By Michael Messerschmidt

William Loeb, publisher of the Manchester (N.H.) Union Leader, said last night that the present party system in the United States is suffering from a lack of the "logical division of liberals on one side and conservatives on the other."

Speaking before a Harvard Republican Club audience of about 75 people in Emerson Hall last night, Loeb said that the confusion is illustrated by the fact that the Congress is moving to the left while public opinion polls indicate a conservative trend among the public.

Loeb said that a third party movement is possible, though not in the near future, because voters are "too sophisticated to take the gobbledygook they're getting from both parties."

With a small American flag pinned to his lapel, Loeb made his own ideological leanings perfectly obvious in a question-and-answer session.

Loeb said the educational process is an enemy of the public welfare at this time because it produces too many biased liberals, especially among the press.
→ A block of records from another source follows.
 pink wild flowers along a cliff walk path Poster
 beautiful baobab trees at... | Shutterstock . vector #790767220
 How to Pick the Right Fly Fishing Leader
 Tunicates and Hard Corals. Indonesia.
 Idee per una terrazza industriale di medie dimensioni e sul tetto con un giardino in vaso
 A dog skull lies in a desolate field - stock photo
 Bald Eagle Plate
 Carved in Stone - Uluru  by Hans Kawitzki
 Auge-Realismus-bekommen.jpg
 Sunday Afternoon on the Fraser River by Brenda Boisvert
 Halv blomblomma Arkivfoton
He also defended support of the regimes of South Vietnam, South Korea and Chile, called "reactionary" by his questioners, on the grounds of national security and national defense and because "they're on our side."

He criticized the handling of the Vietnam war, saying that America should never have become involved in an Asian land war. "We should have finished off North Vietnam with planes in three weeks," he said, as a murmur rose in the audience.

Loeb also said he would not rule out the possibility of an invasion of an oil-rich nation if a Manhattan-type project oriented towards energy were to fail.

Loeb said that President Ford is "one of the nicest, most decent" men, but added that the Nixon pardon and the mentioning of draft amnesty were ill-timed political moves.

"God did not bless him with an awful lot above the eyes," he said. "I'm afraid Gerry is a jerk."

Loeb justified his Union Leader policy of front-page editorials which employ such colorful nicknames as "The Skunk" for Eugene McCarthy and "Moscow Muskie" For Sen. Edmund S. Muskie (D-Me.) on the grounds that he thus "stirs up his readers" and "creates excitement."

The Manchester Union Leader is the most widely circulated newspaper in New Hampshire and the only one in Manchester.